WORK REQUEST
Figure out how many lines in these records contain "Zealand". Only the number belongs in the reply.

INFORMATION GIVEN
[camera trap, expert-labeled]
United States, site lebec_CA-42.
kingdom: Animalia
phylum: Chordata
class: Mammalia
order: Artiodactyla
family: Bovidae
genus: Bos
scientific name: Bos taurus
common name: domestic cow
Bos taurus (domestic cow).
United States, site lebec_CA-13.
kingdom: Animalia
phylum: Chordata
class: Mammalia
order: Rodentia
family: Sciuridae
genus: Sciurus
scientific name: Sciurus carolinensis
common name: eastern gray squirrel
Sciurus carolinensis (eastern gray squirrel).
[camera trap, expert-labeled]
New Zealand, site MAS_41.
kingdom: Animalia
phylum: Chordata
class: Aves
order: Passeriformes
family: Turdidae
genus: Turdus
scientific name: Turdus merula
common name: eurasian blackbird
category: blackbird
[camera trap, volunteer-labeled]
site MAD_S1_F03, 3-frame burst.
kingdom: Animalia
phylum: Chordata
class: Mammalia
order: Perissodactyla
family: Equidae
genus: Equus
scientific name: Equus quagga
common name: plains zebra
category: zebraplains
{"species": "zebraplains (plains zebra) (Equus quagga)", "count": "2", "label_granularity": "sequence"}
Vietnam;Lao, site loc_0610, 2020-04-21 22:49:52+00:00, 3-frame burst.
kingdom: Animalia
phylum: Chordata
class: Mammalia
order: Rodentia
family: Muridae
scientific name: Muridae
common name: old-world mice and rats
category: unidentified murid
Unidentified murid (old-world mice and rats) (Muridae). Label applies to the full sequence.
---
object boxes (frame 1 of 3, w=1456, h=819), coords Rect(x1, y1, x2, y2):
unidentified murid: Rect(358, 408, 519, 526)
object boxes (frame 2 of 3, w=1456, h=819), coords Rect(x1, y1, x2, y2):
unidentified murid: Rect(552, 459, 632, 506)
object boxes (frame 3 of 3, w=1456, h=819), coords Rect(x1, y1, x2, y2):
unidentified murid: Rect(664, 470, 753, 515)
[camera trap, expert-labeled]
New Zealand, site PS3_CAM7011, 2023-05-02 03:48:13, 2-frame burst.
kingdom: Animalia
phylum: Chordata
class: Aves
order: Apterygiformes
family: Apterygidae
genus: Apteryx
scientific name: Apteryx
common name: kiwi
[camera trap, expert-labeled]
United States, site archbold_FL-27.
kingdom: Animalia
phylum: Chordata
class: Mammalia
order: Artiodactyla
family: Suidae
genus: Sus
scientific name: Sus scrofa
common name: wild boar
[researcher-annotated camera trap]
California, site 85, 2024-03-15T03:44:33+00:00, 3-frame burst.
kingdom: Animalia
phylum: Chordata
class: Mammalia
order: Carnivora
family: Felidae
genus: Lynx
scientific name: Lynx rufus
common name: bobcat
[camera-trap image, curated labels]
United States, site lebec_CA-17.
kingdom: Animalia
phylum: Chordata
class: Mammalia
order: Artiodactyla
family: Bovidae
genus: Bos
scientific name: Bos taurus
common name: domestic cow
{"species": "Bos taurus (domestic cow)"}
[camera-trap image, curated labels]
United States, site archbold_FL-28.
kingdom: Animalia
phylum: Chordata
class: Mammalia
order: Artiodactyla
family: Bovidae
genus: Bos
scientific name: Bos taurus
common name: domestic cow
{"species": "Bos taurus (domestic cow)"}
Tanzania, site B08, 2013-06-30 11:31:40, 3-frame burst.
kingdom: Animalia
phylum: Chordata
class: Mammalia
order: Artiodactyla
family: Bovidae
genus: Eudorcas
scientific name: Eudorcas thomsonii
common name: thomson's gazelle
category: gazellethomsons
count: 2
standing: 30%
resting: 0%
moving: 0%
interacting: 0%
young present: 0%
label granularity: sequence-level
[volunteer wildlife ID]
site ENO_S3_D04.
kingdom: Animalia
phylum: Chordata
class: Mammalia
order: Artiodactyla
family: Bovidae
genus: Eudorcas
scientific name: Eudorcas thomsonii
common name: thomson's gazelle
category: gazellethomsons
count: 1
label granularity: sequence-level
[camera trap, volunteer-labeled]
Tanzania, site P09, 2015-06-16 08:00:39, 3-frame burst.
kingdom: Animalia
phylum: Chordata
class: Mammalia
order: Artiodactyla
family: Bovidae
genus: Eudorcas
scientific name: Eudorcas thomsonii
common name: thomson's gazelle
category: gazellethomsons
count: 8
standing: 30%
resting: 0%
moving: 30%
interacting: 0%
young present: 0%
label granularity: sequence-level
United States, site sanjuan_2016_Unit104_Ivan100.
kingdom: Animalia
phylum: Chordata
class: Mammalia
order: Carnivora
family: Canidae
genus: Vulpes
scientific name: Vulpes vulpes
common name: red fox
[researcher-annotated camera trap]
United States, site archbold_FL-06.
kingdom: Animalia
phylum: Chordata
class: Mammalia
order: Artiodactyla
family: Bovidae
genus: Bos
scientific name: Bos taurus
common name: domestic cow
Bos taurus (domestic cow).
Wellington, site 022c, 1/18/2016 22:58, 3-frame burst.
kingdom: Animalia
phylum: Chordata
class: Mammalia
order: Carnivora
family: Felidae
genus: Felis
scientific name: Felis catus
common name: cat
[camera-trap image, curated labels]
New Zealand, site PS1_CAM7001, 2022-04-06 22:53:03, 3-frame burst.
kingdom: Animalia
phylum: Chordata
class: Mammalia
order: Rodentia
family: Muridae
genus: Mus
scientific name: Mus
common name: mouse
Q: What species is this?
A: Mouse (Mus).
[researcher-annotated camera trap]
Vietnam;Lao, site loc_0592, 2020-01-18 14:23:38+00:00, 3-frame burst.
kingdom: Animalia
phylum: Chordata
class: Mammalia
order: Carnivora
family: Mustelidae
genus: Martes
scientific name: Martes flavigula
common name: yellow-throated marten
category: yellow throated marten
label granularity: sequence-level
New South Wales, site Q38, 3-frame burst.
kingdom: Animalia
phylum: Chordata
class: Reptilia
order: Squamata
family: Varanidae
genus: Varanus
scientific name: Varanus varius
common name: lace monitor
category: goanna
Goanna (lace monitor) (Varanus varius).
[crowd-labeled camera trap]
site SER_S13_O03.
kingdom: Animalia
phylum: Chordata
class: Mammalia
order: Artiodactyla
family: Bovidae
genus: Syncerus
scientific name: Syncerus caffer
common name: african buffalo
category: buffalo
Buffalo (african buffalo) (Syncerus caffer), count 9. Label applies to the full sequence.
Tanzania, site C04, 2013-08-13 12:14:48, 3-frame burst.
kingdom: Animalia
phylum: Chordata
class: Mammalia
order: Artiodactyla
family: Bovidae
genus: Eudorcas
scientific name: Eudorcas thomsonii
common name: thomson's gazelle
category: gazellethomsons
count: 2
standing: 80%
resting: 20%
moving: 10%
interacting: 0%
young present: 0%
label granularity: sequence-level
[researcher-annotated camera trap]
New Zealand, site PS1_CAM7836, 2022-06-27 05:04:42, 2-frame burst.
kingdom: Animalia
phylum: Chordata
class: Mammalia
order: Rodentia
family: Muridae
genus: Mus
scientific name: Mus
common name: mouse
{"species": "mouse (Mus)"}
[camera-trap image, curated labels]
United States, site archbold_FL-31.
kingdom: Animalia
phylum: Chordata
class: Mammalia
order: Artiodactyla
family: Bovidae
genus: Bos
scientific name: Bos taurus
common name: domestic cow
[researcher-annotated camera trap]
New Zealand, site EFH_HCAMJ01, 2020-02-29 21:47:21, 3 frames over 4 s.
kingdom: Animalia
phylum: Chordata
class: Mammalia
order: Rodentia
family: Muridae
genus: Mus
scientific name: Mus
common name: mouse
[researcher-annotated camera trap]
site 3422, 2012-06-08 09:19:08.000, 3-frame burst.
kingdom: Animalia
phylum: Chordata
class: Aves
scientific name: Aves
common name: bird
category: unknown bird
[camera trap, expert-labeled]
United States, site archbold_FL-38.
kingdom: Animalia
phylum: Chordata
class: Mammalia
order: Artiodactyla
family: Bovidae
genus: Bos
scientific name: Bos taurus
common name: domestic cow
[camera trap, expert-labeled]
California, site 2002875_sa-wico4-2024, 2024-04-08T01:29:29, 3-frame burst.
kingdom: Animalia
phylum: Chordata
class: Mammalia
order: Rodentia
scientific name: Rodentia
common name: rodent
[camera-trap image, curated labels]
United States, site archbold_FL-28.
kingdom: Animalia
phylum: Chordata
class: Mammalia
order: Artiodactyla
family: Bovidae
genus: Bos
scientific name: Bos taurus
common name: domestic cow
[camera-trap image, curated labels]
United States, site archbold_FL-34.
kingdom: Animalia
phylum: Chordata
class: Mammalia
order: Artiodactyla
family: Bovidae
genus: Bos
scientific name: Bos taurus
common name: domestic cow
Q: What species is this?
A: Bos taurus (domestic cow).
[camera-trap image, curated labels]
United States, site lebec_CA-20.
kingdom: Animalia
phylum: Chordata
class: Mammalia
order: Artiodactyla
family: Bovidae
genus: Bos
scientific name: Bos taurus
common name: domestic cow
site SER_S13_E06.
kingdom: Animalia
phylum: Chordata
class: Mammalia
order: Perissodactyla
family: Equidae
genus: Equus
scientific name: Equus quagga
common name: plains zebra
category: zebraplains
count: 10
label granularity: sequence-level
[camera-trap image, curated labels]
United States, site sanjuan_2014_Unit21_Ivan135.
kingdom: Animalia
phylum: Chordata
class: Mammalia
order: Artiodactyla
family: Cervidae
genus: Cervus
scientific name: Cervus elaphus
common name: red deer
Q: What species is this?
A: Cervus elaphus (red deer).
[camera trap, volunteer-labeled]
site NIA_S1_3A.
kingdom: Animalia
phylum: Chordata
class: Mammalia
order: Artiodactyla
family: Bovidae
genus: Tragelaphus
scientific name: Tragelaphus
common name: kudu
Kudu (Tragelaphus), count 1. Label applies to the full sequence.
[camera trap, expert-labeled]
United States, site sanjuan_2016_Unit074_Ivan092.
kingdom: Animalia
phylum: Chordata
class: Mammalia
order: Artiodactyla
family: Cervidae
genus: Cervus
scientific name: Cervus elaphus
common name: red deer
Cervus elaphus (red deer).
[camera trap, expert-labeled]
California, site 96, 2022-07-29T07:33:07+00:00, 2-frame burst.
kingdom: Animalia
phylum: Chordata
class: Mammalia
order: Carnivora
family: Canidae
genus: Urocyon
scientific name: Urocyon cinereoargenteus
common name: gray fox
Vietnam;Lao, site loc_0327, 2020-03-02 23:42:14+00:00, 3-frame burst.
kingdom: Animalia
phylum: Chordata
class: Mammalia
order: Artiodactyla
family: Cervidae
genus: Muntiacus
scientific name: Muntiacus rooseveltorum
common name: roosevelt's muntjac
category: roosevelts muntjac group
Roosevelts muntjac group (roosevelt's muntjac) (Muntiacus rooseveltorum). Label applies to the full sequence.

ANSWER TO THIS PROBLEM
5